Common symptoms of the flu include fever (a temperature of 38°C or higher), cough, chills, sore throat, headache, runny or stuffy nose, tiredness and muscle aches.
An infected person can spread the flu for five to seven days after becoming infected. The infectious period can begin 24 hours before the onset of symptoms. This means you can spread the flu without even knowing you’re sick.
Influenza viruses can cause mild to severe illness in people of all ages. Most people will fully recover within one to two weeks and won’t require any medical attention. Similar to a cold, people can take some over-the-counter medications and other remedies to help alleviate symptoms.
Read more: Explainer: what's new about the 2019 flu vaccines, and who should get one?
But some people can become acutely unwell with the flu. They may require antiviral medication and, in severe cases, hospitalisation. Those at high risk include pregnant women, children, the elderly, and people with certain medical conditions such as HIV/AIDS, asthma, diabetes and heart and lung diseases.
The flu virus strains that circulate usually change every year, so the best way to prevent getting the flu is to get the annual flu vaccine. The vaccine is moderately effective and recommended for adults and children over the age of six months. Some common side effects may occur, such as temporary soreness, redness and swelling at the injection site, fever, headache, muscle aches and nausea.

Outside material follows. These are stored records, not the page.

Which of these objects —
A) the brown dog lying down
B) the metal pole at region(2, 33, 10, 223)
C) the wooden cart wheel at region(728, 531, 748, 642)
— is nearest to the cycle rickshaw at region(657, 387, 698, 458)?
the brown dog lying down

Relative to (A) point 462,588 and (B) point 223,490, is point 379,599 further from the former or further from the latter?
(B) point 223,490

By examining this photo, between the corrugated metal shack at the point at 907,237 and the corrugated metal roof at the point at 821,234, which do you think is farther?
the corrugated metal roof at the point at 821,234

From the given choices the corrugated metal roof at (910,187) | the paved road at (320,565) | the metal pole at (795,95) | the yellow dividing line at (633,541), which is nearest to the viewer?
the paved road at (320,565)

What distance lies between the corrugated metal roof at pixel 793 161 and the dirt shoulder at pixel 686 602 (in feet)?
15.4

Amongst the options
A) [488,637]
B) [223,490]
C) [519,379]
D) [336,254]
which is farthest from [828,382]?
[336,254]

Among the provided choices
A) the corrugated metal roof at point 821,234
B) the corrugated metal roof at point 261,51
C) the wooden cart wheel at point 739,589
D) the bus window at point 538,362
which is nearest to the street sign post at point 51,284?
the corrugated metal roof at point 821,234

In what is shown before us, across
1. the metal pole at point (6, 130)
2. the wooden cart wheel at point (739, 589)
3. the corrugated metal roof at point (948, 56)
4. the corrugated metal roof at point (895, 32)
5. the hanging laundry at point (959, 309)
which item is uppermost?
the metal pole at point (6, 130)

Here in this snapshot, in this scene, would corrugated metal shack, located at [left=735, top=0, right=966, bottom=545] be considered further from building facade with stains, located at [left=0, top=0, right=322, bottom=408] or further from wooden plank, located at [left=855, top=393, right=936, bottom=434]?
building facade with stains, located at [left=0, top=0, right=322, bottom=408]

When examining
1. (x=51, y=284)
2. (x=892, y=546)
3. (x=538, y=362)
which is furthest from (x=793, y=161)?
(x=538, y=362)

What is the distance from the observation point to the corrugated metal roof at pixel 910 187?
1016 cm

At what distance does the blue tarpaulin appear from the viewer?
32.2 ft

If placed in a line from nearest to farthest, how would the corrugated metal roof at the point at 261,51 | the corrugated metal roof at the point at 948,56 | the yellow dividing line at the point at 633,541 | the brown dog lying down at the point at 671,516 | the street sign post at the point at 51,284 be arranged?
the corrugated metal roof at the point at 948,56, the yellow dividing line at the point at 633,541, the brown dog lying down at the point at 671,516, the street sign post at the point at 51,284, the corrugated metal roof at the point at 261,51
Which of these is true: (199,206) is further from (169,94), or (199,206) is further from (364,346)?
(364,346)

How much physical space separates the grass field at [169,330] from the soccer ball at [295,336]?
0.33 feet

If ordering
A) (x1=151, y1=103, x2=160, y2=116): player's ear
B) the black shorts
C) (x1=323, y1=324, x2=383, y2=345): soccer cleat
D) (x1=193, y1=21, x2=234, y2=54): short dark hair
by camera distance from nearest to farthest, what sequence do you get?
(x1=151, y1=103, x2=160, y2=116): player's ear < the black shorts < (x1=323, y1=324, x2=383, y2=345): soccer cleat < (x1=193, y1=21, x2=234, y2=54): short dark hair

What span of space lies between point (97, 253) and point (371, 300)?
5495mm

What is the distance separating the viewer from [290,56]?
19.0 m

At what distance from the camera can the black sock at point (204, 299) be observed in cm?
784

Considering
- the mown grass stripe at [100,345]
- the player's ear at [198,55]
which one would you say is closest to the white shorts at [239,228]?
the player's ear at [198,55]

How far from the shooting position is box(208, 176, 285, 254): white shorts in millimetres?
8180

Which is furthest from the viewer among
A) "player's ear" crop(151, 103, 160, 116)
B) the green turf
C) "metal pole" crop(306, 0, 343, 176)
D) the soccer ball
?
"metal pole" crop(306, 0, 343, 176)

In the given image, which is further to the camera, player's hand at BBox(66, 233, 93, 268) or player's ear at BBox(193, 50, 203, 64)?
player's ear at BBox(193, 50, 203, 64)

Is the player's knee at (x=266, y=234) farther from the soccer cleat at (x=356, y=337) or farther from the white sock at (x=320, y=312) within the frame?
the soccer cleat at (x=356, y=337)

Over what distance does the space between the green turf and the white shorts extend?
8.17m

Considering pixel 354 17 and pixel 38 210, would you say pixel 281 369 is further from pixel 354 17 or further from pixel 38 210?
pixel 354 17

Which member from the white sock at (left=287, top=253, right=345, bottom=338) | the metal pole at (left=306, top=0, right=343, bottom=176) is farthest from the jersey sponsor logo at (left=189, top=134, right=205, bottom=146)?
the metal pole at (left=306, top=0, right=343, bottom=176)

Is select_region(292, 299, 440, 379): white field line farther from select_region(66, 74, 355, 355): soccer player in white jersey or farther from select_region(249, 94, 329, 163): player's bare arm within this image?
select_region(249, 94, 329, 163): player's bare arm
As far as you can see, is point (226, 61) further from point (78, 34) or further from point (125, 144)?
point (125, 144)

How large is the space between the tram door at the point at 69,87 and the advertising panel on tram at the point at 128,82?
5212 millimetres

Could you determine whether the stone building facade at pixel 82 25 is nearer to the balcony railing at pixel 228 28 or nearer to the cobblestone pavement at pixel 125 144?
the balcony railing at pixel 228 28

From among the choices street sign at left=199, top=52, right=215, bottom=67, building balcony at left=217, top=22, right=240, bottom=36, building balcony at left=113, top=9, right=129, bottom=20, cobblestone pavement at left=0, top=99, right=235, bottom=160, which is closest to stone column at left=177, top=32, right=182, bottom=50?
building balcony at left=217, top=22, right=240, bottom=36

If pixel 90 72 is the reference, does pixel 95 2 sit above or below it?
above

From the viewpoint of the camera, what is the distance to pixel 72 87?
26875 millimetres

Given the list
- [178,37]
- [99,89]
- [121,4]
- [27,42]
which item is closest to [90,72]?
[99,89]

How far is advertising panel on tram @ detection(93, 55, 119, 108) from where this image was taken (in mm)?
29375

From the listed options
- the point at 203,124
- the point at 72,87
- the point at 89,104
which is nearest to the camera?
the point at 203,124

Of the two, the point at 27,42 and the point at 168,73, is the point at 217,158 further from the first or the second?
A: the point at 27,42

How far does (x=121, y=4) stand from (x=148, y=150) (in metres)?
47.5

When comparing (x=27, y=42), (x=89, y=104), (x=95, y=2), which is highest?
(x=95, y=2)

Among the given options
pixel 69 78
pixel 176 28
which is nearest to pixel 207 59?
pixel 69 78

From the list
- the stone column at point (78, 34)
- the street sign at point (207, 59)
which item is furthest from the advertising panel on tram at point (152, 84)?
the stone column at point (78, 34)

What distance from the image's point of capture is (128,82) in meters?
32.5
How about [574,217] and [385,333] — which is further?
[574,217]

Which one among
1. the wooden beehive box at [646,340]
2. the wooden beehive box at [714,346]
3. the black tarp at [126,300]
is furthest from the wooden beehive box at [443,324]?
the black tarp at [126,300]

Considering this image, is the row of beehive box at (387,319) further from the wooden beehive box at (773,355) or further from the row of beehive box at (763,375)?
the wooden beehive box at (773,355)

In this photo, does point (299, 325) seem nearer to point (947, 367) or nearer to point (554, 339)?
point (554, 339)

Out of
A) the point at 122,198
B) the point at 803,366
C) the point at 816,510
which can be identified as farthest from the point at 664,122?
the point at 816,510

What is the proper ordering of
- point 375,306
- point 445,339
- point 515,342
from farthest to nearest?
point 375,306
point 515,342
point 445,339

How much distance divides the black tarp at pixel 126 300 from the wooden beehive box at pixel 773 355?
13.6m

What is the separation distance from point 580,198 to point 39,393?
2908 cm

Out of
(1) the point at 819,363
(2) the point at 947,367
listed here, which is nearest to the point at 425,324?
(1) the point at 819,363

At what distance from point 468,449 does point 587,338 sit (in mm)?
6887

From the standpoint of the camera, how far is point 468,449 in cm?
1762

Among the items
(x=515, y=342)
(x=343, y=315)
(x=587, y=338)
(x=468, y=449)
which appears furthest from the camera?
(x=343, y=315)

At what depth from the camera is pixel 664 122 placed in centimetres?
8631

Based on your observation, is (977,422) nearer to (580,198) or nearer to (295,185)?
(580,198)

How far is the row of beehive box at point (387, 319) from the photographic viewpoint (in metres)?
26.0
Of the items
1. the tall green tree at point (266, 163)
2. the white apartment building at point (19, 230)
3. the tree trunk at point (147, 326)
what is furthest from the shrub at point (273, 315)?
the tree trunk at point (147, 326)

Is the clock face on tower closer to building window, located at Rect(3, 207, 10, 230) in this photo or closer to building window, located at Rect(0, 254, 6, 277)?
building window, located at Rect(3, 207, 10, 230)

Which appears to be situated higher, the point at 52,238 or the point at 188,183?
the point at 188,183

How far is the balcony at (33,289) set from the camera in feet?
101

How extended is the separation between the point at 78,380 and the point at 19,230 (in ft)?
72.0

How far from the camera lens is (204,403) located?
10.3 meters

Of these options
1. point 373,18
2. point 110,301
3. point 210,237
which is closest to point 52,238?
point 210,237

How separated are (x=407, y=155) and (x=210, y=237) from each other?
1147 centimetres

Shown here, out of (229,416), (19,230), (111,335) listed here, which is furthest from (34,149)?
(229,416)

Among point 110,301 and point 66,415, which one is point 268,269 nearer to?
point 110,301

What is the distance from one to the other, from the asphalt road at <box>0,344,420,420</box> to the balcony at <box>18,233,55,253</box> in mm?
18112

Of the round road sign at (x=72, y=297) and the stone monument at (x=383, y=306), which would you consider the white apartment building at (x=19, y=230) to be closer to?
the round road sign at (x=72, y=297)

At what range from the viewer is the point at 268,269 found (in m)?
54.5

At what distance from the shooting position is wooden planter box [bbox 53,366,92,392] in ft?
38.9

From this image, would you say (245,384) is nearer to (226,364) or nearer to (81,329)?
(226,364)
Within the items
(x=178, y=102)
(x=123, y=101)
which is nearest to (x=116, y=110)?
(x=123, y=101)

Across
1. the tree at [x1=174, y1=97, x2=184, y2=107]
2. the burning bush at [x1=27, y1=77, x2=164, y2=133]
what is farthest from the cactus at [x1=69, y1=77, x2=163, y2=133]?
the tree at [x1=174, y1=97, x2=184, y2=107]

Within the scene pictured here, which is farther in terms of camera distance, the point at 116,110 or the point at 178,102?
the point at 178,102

Wash with soap for at least 20 seconds to kill the germs.
Avoid passing it on
If you feel unwell, stay home from work or school and rest (and get plenty of fluids) until you feel better. If you’ve had a fever, stay home for at least 24 hours after the fever has broken.
When you go back to work or school, you may still be infectious, so avoid passing the virus on by:
- regularly washing your hands with soap and water for at least 20 seconds and drying them properly – if soap and water are not available, use an alcohol-based hand sanitiser
- practising good cough and sneeze etiquette: cover your mouth and nose with a tissue or your upper shirtsleeve when you cough or sneeze, and throw away used tissues immediately
- not touching your eyes, nose and mouth
- frequently cleaning the surfaces and objects you’ve touched.